Les auteurs ont choisi de suivre deux soldats, un dans chaque camp. Du côté américain, le jeune Bill Everett et, du côté vietnamien, Vo Bin Daï. Le premier n’est pas véritablement concerné par le conflit tant qu’il n’a pas été appelé. Pour le second, ce combat est une œuvre d’émancipation et de libération de son pays. De façon classique, on suit donc chacun de ces acteurs tout en imaginant bien qu’ils se trouveront à un moment face à face. Plusieurs scènes sont vues en miroir comme le départ à la guerre. On suit également l’entraînement de chacun avec les humiliations sensées forger le caractère du jeune Everett. 

Les premiers pas au combat

Le jeune Vo Bin Daï se sent porté par le combat qu’il mène tandis que Bill hait déjà le Vietnam alors qu’il est là depuis moins de quinze jours. Les premiers combats ont lieu avec la nécessité parfois d’évacuer des soldats blessés. Du côté vietnamien, la malaria cause de nombreux décès.

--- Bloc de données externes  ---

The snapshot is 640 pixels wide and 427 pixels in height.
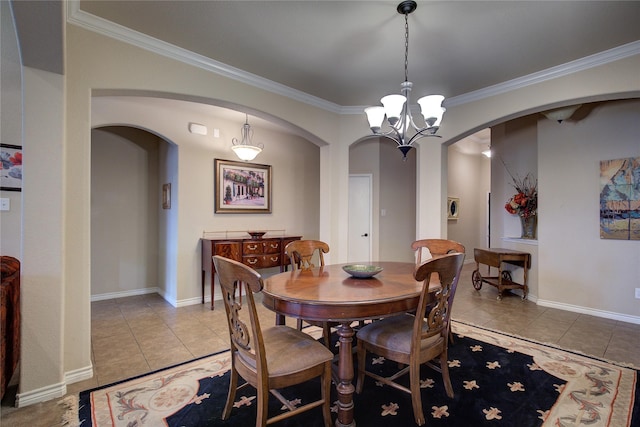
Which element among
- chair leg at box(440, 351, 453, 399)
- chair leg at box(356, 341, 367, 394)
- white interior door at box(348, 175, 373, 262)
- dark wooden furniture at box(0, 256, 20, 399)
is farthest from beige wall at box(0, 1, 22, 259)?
white interior door at box(348, 175, 373, 262)

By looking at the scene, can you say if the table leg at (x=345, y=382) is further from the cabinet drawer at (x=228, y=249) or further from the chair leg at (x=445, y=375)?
the cabinet drawer at (x=228, y=249)

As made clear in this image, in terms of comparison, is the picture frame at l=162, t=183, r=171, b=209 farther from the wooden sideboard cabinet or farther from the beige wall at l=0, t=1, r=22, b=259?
the beige wall at l=0, t=1, r=22, b=259

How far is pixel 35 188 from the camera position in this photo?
1980mm

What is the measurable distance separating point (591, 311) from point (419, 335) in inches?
131

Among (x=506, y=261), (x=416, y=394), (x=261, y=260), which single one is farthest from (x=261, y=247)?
(x=506, y=261)

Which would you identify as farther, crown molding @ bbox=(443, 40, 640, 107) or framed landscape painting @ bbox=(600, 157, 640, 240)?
framed landscape painting @ bbox=(600, 157, 640, 240)

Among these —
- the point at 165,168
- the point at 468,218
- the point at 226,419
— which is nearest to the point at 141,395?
the point at 226,419

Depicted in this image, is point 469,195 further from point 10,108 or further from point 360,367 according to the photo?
point 10,108

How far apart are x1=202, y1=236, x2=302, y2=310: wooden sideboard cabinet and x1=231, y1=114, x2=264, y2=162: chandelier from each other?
1145 millimetres

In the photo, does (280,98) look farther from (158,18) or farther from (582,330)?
(582,330)

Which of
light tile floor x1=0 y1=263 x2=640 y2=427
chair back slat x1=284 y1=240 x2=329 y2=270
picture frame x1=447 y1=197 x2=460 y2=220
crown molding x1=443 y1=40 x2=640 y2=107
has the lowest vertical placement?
light tile floor x1=0 y1=263 x2=640 y2=427

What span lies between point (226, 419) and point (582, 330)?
3.52m

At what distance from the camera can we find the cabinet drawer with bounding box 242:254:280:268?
164 inches

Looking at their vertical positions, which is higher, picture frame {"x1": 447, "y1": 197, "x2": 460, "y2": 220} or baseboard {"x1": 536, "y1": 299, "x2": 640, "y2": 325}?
picture frame {"x1": 447, "y1": 197, "x2": 460, "y2": 220}
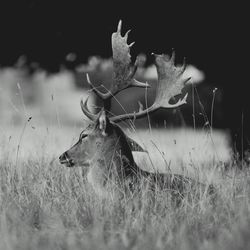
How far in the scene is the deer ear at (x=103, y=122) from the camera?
5.99 metres

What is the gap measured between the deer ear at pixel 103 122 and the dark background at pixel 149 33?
4817 mm

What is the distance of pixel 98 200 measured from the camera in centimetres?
509

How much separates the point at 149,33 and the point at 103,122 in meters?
5.10

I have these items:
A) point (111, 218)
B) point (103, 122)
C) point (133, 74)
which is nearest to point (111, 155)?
point (103, 122)

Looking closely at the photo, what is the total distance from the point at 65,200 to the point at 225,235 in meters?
1.47

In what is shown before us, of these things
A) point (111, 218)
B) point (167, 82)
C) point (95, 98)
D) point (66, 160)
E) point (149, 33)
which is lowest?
point (95, 98)

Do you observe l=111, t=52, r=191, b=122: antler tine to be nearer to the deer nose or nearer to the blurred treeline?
the deer nose

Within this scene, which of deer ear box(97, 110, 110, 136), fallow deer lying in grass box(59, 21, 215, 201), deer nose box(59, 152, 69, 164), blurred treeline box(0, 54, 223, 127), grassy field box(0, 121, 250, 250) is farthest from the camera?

Les auteurs donnent à voir des images assez atroces d’animaux dévorant des restes de soldat.

Les combats au quotidien

Le jeune vietnamien reçoit des tracts largués par l’armée américaine pour dénoncer le communisme mais ceci ne lui parle pas vraiment. Pour lui, il mène un combat pour l’indépendance de son pays. On suit ensuite la vie quotidienne des troupes américaines entre attente et combat. Peu à peu, chacun des deux protagonistes commence à découvrir la dureté de la guerre. Pour Bill Everett, on voit des images qui donnent à penser qu’il est près de basculer dans la folie. Pour Vo Bin Daï, il s’aperçoit que la réalité est différente de ce qu’on lui a raconté autour de la victoire de Dien-Bien-Phu par exemple. 

Par moi l’on va dans la cité des pleurs

Lors d’une attaque, le sergent d’Everett est touché par sa faute. On le voit ensuite lisant une lettre de sa famille, entouré de figures effrayantes correspondants à ces camarades. Il se remémore aussi sa vie d’avant, avec les membres de sa communauté à l’église. Mais, aussitôt, des images effrayantes se superposent à ces temps heureux. De son côté, le jeune Vietnamien aussi imagine ce qu’aurait pu être sa vie sans ce combat. L’attente et les combats se poursuivent jusqu’à ce que la rencontre entre les deux camps intervienne. On ne révélera pas son issue mais elle donne lieu, là encore, à des images dures qui se concluent par une ultime planche à la fois sobre et émouvante.

Ce roman graphique est donc marquant. Comme son titre l’annonce, il envisage la guerre vue du côté américain mais aussi de l’autre côté, celui des Vietnamiens. Les deux personnages sont à la fois très humains et totalement broyés par quelque chose qui les dépasse. Il vous restera sans doute quelques images fortes après avoir refermé la dernière page.